Our participants with LADA were of similar age to those with type 2 diabetes but were older than those with type 1 diabetes. Their anti-TPO positivity was intermediate between type 1 and type 2 diabetes, consistent with observations of higher prevalence of anti-TPO positivity in type 2 diabetic subjects with anti-GAD positivity versus negativity.[33] Nevertheless, the prevalence of any thyroid disease (known/unknown) in the LADA participants was similar to those with type 2 diabetes, and lower than among those with type 1 diabetes. Although there were a limited number of participants with LADA, our data relating to diagnosed thyroid disease suggest that they behave more like people with type 2 rather than type 1diabetes.

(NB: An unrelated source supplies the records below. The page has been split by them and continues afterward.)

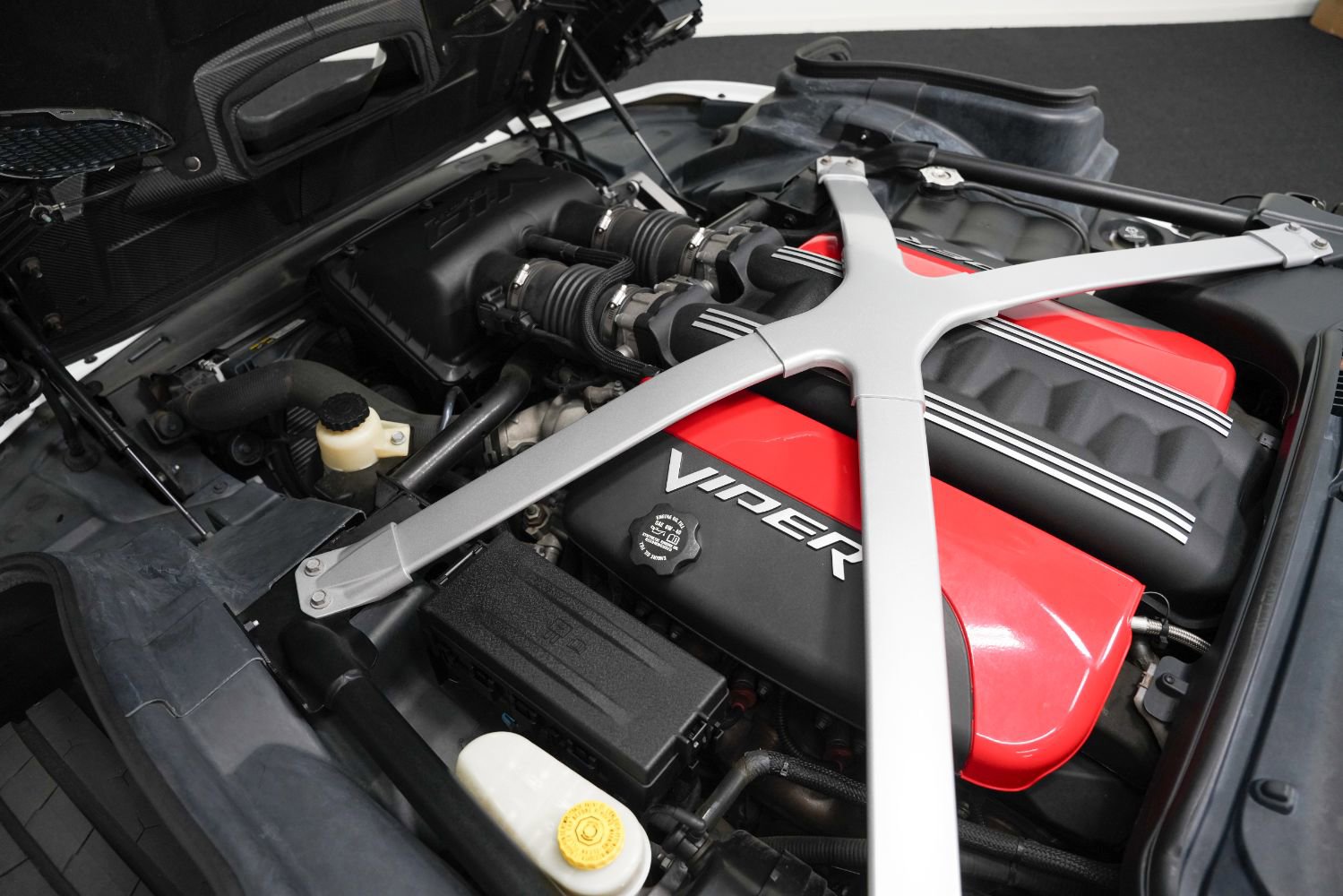 Used 2016 Dodge Viper w/ Quick Order Package 22J GT image 44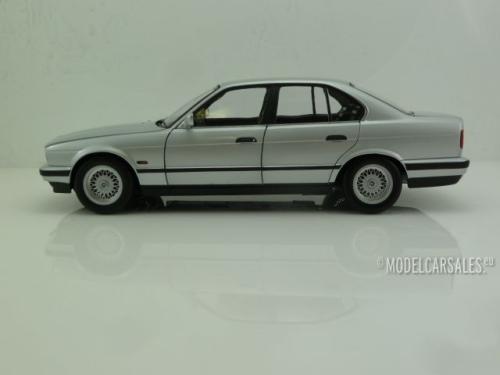 BMW 535i (e34)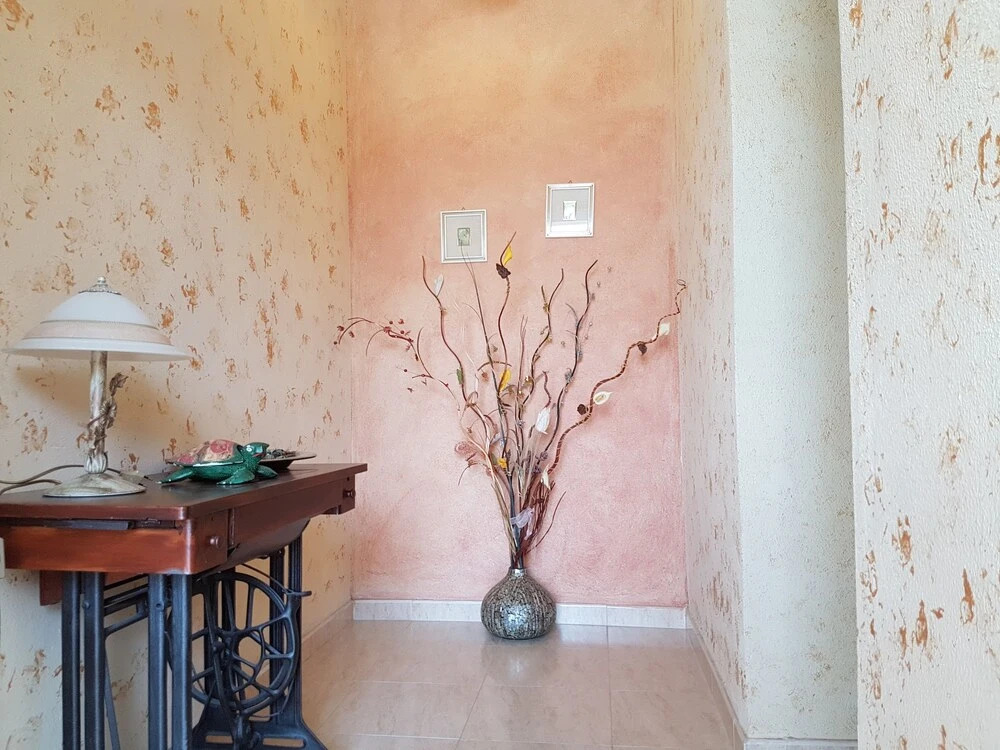 Agriturismo Macchia di Riso
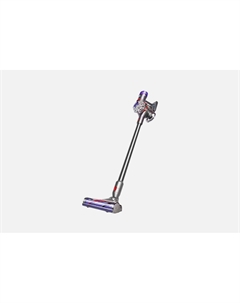 Пылесос V8 silver nickel UK 1 шт Dyson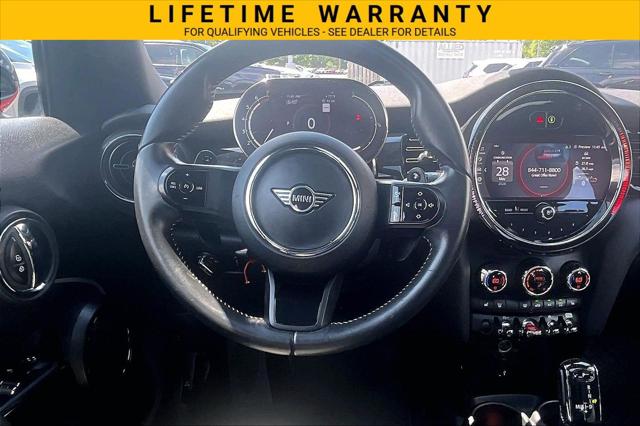 2023 MINI Hardtop Cooper S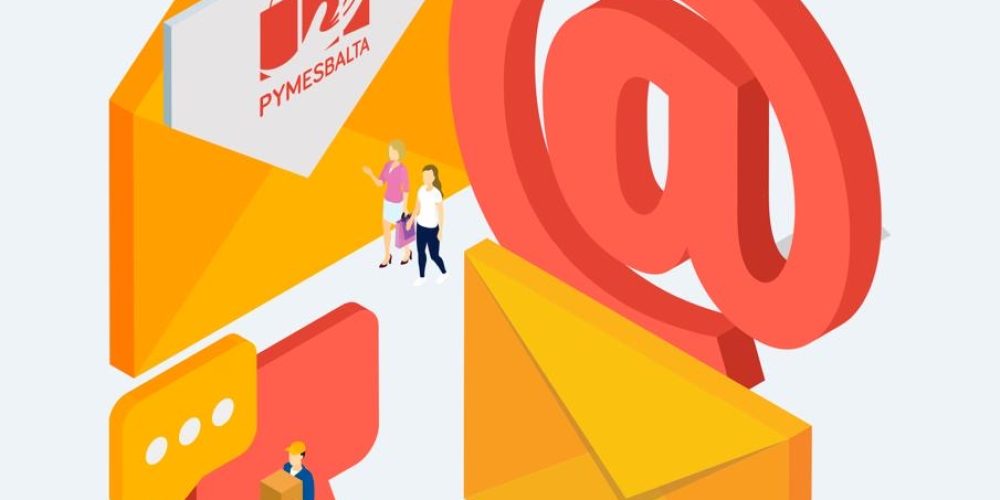 Boletín de suscriptores de Pymesbalta 2025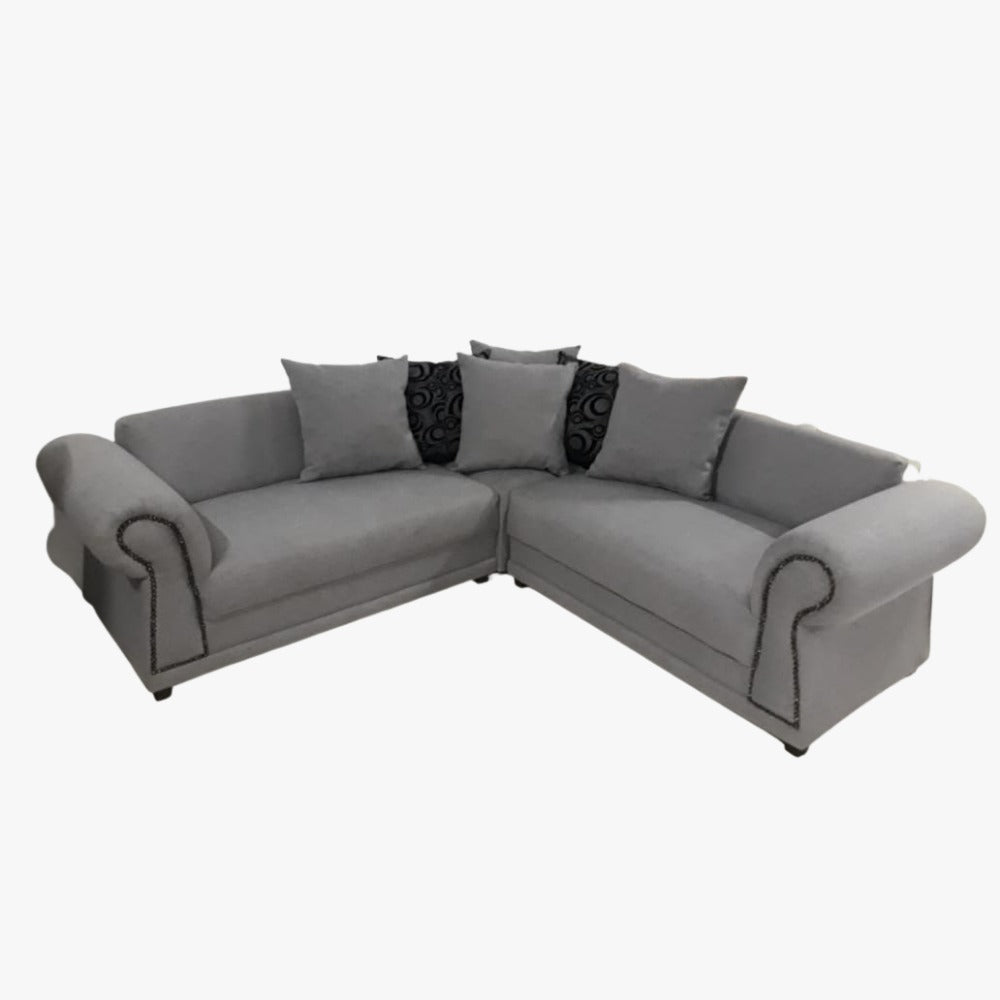 Queen Corner Couch- That Couch Place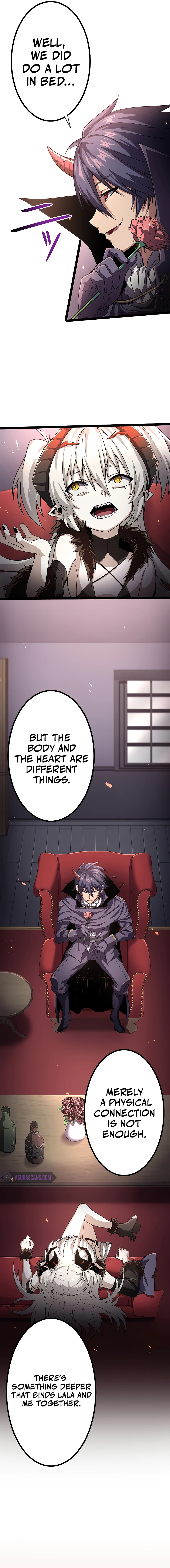 Dungeon Defense Chapter 42 — Page 10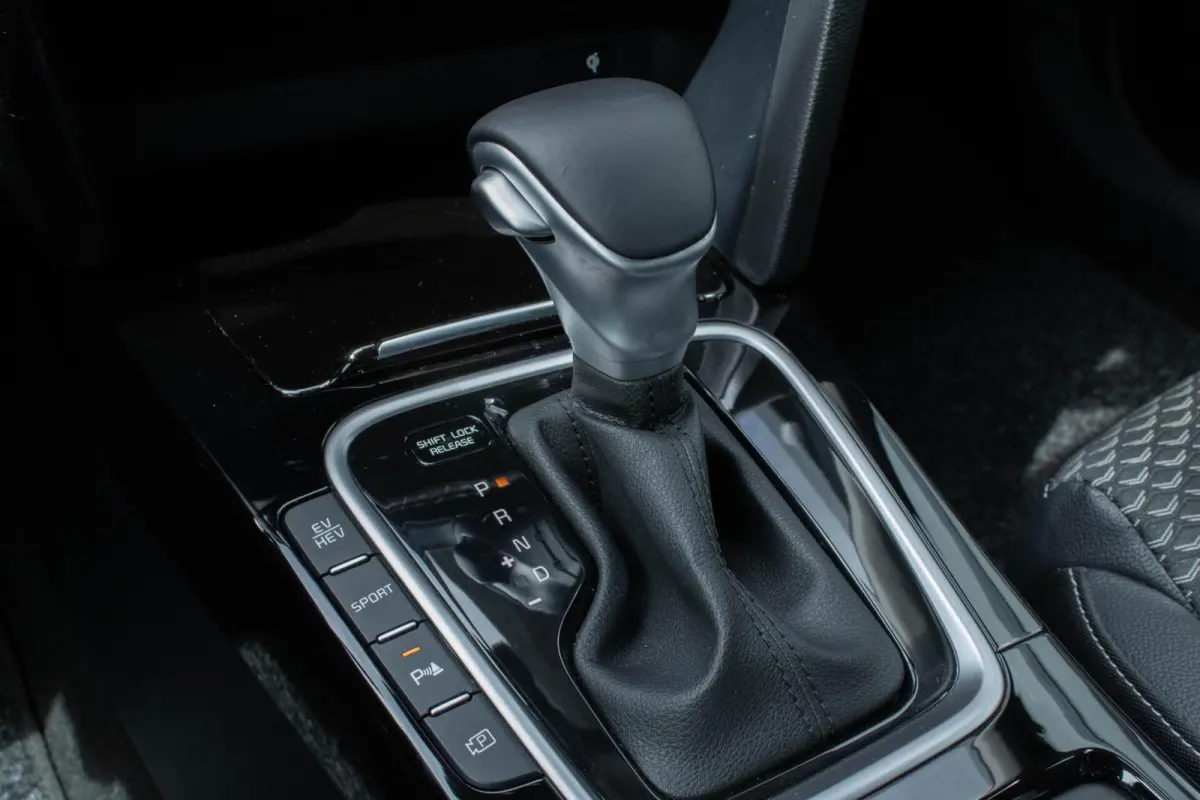1.6 GDi PHEV DynamicLine|Camera|Stoel+Stuurverwarming|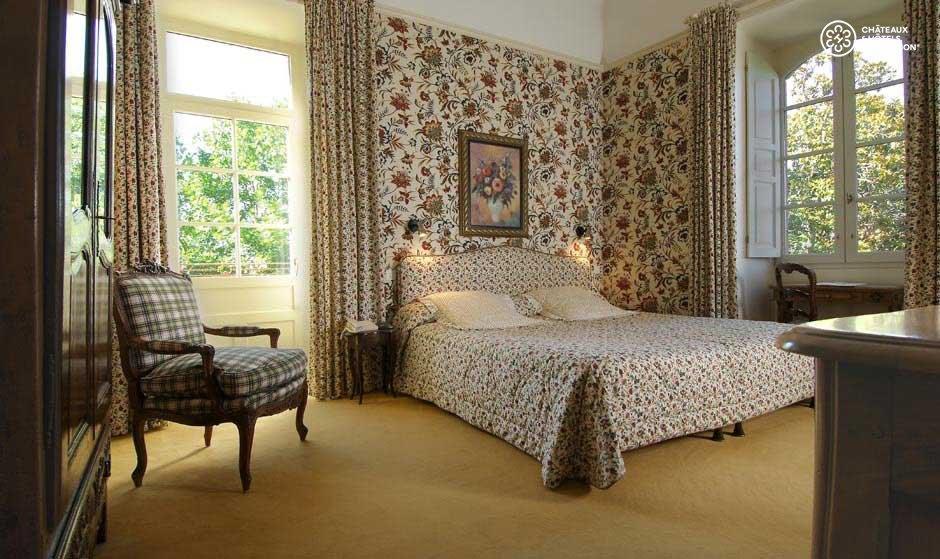 Hotel Chateau De Castel Novel - Les Collectionneurs Varetz Bilik gambar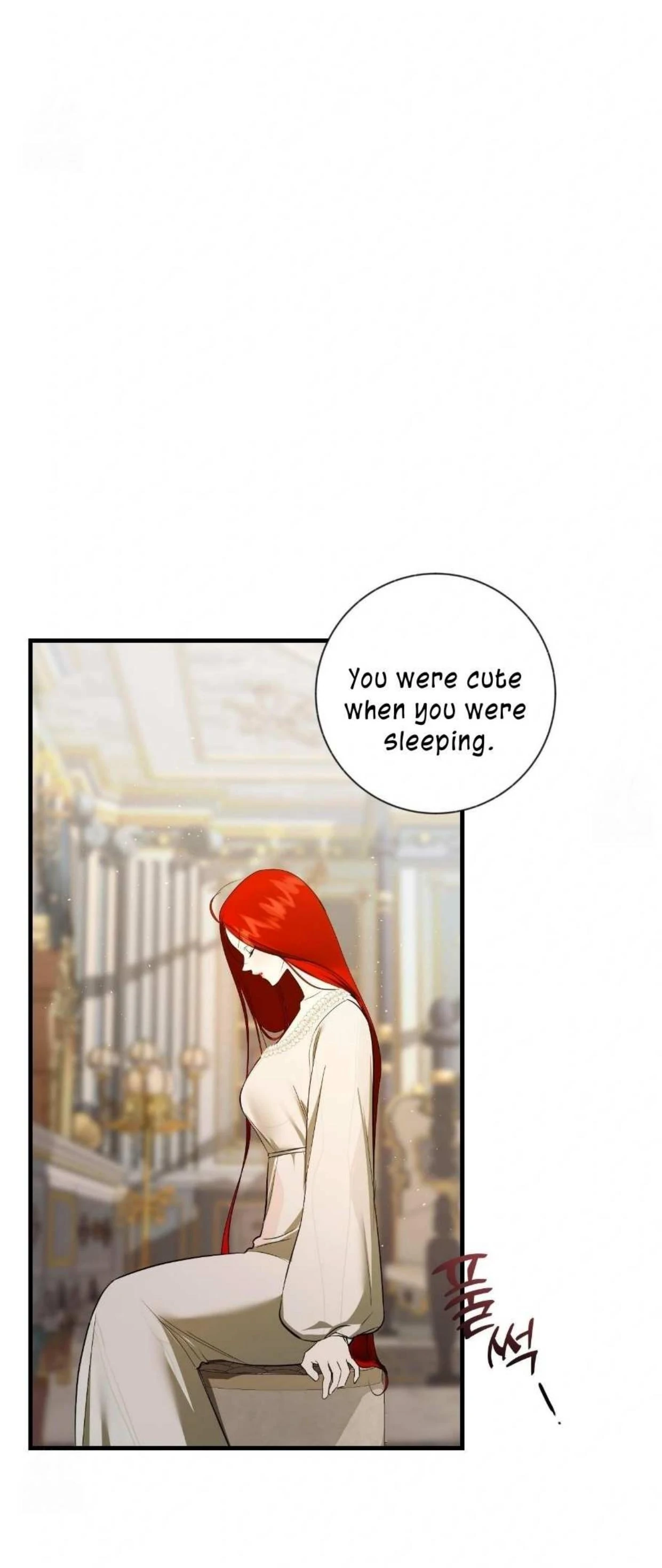 I Became My Son’s First Love chapter 27 page 92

The present study had limitations. Identification of thyroid disease depended on the documentation in the WADLS and FDS2 databases, respectively. However, there was 85% agreement in the classification of participants based on the hospital morbidity database and self-report suggesting that these sources were acceptably accurate (data not shown). We were unable to ascertain pretreatment thyroid function in most participants with incident thyroid dysfunction requiring replacement therapy as these were done outside the study, and so cannot confirm whether the participants were being treated for overt or subclinical thyroid disease. We did not measure free T3 so are unable to comment on the prevalence of T3 thyrotoxicosis. The strengths of this study include its large community-based cohort, detailed prospective data collection and WADLS linkage.

Thyroid dysfunction, whether diagnosed or detected on biochemical screening, is common in diabetes regardless of type. Subclinical hypothyroidism is the commonest form (at around 1 in 25 people with diabetes both at baseline and during follow-up in FDS2), and it has a variable course. This latter observation alone makes an argument for periodic biochemical screening in all people with diabetes (not just type 1) as part of routine management.